— Directions for this task —
Give back one number only: how many lines in the material below contain "trap".

— Data —
------------------------------

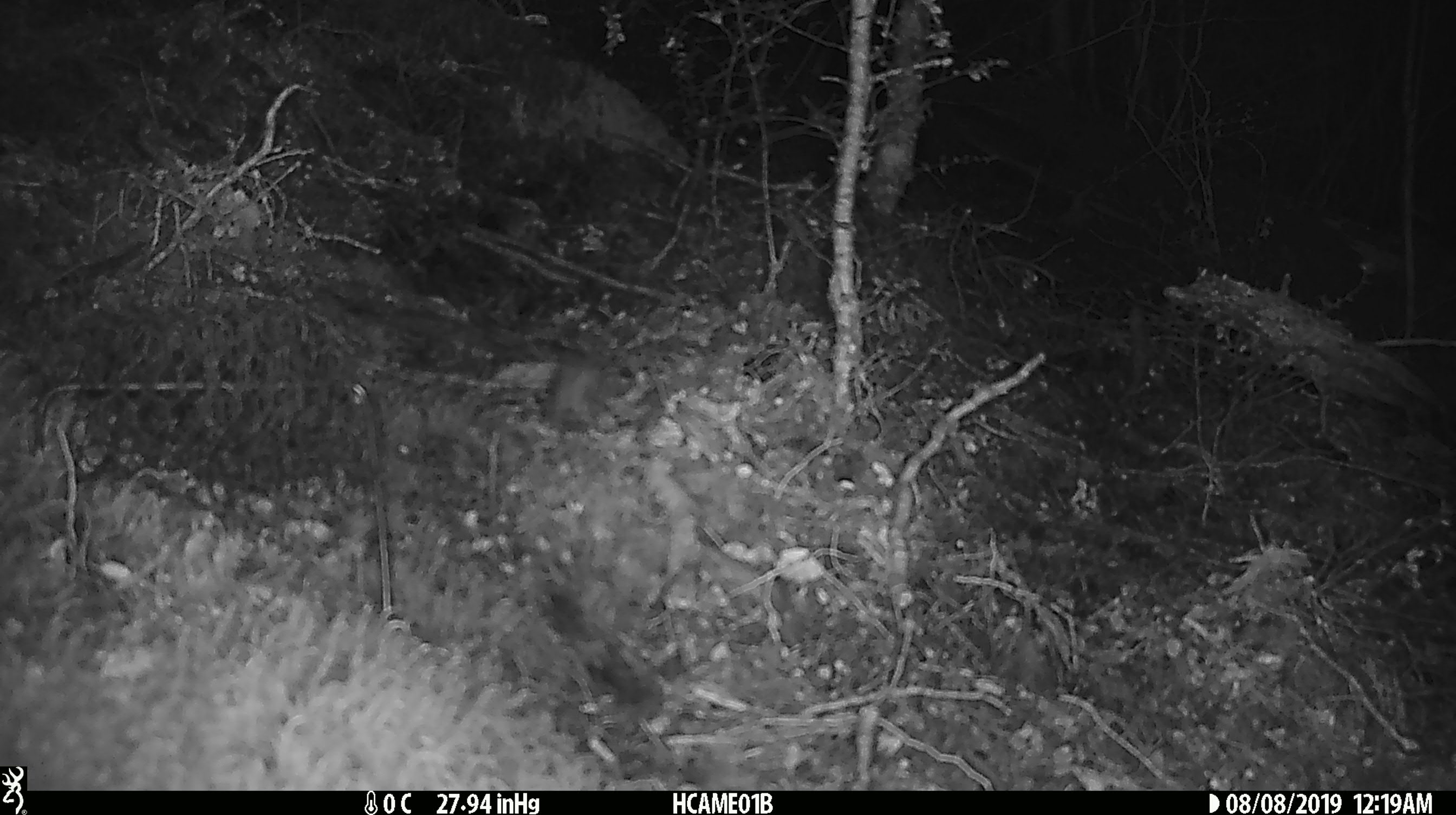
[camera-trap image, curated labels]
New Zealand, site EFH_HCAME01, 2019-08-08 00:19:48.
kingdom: Animalia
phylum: Chordata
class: Mammalia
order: Rodentia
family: Muridae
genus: Mus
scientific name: Mus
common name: mouse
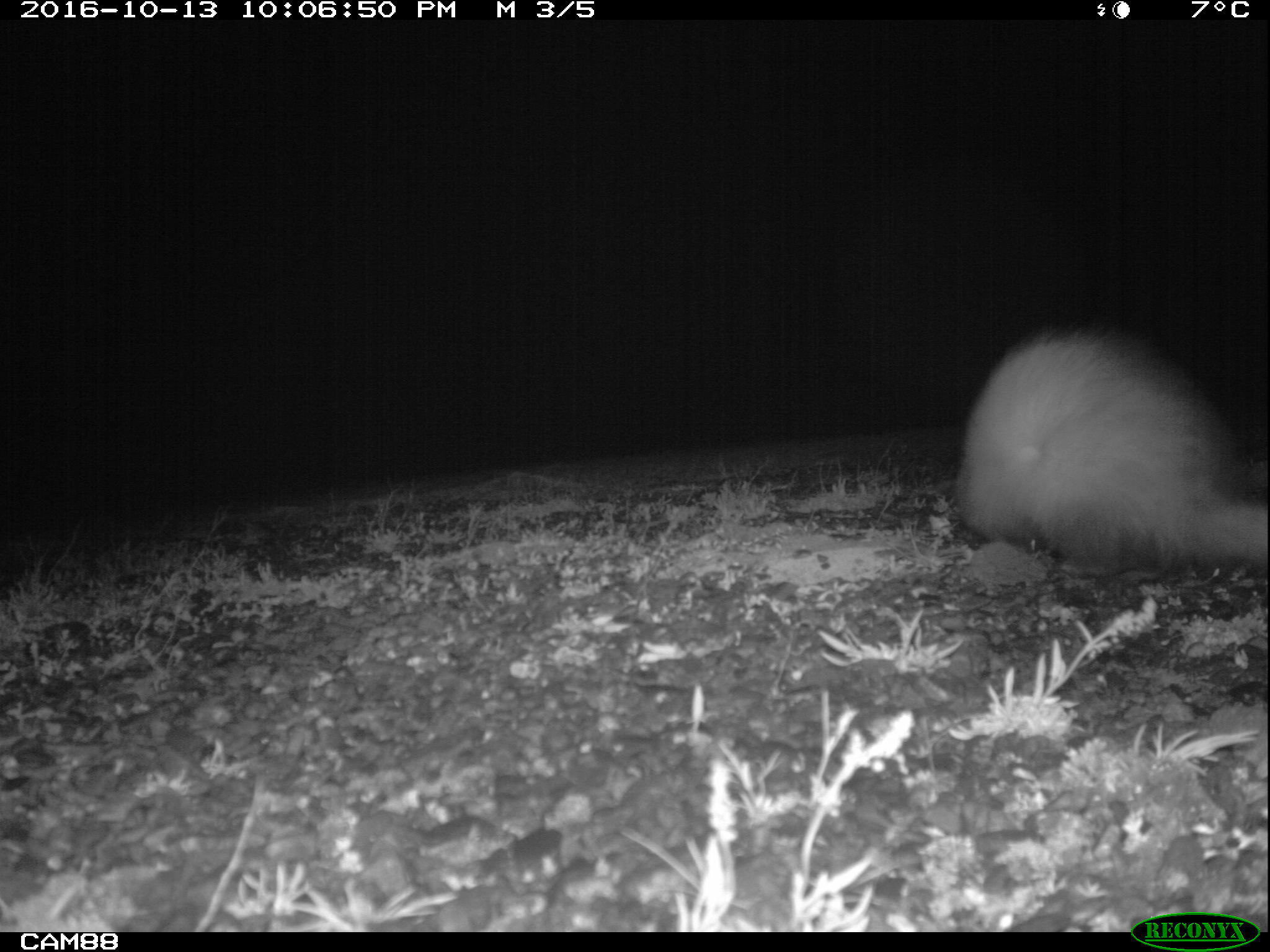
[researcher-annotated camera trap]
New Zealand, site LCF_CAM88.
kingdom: Animalia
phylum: Chordata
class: Mammalia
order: Carnivora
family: Mustelidae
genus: Mustela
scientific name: Mustela furo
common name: ferret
Ferret (Mustela furo).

------------------------------

— Answer box —
2